━━ RECORDS FOR THIS EXERCISE ━━

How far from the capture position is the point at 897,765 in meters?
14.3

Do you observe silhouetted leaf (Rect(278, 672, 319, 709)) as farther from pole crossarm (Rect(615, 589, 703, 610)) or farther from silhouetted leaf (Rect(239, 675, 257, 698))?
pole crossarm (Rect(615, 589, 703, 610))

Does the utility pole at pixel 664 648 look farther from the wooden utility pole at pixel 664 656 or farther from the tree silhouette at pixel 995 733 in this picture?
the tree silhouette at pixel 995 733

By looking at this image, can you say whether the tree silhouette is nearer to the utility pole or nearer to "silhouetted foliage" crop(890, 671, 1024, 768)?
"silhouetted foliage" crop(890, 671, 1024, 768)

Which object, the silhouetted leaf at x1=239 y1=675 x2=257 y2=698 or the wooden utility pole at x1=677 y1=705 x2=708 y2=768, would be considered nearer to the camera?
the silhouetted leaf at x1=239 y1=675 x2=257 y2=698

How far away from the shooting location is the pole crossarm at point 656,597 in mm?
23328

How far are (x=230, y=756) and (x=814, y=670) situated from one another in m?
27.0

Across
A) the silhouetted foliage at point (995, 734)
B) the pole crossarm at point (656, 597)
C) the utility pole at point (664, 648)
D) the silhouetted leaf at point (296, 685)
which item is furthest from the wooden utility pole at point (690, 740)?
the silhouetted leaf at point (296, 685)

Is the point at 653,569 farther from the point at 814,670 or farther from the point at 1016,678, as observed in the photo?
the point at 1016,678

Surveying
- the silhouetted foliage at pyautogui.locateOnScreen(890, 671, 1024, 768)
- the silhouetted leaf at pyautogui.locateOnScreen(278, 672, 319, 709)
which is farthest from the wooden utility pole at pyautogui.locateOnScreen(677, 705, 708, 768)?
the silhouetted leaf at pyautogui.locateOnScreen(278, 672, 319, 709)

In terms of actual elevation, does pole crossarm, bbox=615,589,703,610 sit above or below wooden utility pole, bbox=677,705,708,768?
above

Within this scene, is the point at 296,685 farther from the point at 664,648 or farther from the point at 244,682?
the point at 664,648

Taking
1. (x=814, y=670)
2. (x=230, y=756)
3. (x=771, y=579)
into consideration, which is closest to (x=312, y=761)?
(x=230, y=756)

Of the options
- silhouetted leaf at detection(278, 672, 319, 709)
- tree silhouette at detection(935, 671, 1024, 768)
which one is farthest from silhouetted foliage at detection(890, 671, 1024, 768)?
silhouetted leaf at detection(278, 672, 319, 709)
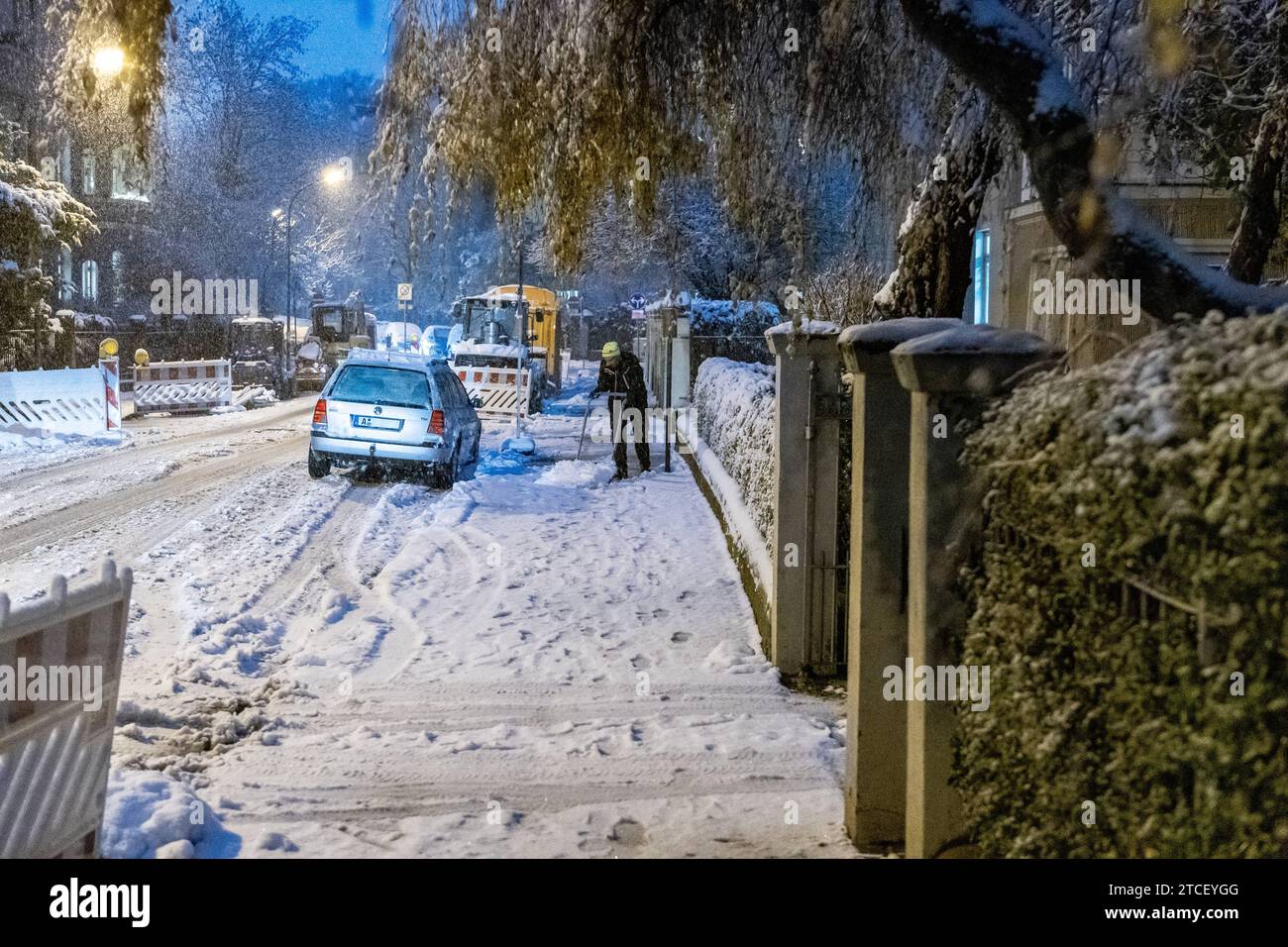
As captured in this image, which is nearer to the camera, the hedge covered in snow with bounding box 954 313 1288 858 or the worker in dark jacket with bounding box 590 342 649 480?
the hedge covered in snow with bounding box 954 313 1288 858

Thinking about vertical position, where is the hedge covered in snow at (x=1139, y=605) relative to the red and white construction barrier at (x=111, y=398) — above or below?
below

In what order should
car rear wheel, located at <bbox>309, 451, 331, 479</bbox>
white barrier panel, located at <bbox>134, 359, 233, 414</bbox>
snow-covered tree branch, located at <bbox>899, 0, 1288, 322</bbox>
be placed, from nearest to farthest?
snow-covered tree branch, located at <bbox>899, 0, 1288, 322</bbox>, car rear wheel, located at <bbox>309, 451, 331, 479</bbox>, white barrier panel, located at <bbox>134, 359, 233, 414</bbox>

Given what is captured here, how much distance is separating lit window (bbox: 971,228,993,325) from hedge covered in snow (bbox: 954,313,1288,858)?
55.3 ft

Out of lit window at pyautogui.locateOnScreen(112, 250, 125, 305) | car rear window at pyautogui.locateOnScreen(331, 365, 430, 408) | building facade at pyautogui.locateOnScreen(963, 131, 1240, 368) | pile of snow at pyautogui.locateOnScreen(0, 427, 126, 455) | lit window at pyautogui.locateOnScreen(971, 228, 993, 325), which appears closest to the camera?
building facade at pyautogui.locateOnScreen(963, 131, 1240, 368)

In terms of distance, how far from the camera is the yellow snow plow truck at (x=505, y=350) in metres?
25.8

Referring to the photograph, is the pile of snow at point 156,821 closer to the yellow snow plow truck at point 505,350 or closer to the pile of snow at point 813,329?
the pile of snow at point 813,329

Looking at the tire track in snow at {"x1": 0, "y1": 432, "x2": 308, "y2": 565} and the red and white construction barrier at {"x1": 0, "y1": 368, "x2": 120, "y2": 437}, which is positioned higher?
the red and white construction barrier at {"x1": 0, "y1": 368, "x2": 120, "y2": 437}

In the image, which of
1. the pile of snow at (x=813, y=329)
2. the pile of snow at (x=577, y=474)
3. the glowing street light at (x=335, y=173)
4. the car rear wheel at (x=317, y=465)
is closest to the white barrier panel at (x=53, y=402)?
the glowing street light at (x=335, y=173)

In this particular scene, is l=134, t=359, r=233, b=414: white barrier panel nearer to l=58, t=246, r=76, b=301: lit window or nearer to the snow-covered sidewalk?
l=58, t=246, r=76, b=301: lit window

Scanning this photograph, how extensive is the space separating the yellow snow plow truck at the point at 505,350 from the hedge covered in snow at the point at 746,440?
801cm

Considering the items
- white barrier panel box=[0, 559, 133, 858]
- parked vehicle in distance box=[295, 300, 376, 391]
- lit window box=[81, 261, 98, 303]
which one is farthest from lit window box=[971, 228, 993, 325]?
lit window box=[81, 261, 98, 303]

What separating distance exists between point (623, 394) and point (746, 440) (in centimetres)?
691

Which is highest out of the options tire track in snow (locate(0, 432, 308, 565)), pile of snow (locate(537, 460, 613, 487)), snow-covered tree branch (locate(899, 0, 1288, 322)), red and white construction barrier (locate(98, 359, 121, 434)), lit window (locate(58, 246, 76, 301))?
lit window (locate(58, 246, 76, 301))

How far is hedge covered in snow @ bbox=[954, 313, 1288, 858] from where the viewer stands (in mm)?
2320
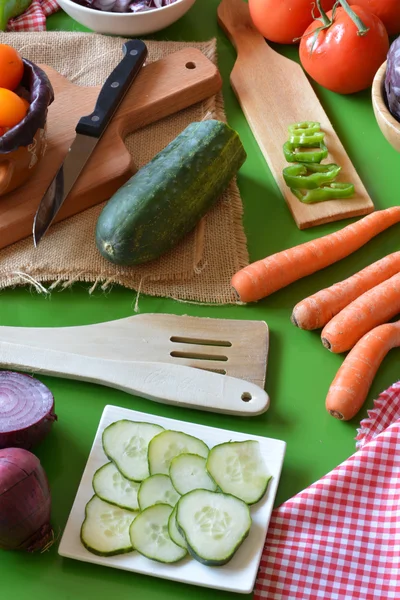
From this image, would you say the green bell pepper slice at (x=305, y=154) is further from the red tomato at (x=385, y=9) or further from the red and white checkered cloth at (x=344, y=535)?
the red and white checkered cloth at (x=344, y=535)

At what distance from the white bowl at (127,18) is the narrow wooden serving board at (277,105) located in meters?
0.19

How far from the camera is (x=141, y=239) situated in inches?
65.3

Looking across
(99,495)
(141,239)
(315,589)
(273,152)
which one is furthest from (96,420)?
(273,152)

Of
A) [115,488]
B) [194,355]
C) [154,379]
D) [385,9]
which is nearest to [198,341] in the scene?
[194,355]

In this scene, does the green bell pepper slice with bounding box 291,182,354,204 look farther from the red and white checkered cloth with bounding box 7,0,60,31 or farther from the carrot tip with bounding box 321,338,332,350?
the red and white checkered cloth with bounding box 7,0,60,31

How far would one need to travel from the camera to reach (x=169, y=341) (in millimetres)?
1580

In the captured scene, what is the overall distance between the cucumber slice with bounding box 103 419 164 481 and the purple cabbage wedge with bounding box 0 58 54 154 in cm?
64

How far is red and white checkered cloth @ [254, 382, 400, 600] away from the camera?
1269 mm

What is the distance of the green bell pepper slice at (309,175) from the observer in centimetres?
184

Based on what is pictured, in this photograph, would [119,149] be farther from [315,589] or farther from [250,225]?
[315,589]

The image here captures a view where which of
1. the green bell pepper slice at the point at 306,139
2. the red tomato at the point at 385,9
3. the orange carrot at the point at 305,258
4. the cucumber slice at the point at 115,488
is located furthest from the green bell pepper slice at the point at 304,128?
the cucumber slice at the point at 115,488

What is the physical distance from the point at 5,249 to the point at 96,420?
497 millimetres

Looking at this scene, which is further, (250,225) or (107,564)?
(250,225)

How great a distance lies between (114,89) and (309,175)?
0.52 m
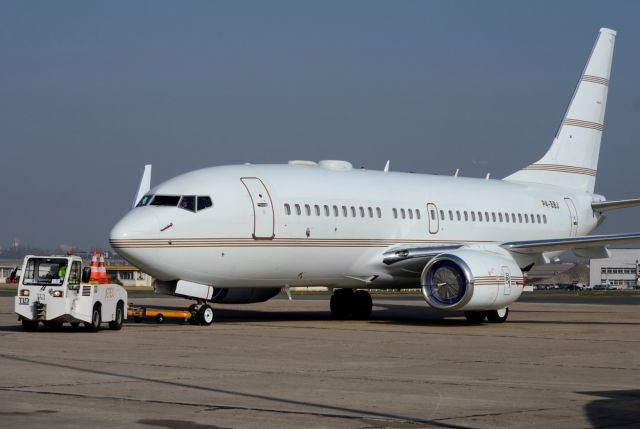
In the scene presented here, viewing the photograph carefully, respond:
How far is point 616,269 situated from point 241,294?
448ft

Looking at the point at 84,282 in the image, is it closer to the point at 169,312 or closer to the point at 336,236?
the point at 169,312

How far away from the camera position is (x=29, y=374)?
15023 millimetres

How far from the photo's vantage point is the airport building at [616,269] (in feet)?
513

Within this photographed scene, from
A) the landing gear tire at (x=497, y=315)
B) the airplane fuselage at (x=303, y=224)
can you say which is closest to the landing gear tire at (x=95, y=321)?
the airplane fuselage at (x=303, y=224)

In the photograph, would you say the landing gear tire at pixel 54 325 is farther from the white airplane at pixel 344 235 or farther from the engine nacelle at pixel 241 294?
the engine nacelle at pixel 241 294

━━━

# AIM
Please convert the material from the line containing "In what order should" through the line containing "1288, 322</bbox>, car" into a two-column CSV with the columns text and answer. Use one row per pair, put each field in double quotes, and turn any line breaks into spaces.

# RESPONSE BELOW
text,answer
"In what order should car rear wheel, located at <bbox>309, 451, 331, 479</bbox> white barrier panel, located at <bbox>134, 359, 233, 414</bbox> snow-covered tree branch, located at <bbox>899, 0, 1288, 322</bbox> be placed, from nearest to farthest?","snow-covered tree branch, located at <bbox>899, 0, 1288, 322</bbox>, car rear wheel, located at <bbox>309, 451, 331, 479</bbox>, white barrier panel, located at <bbox>134, 359, 233, 414</bbox>"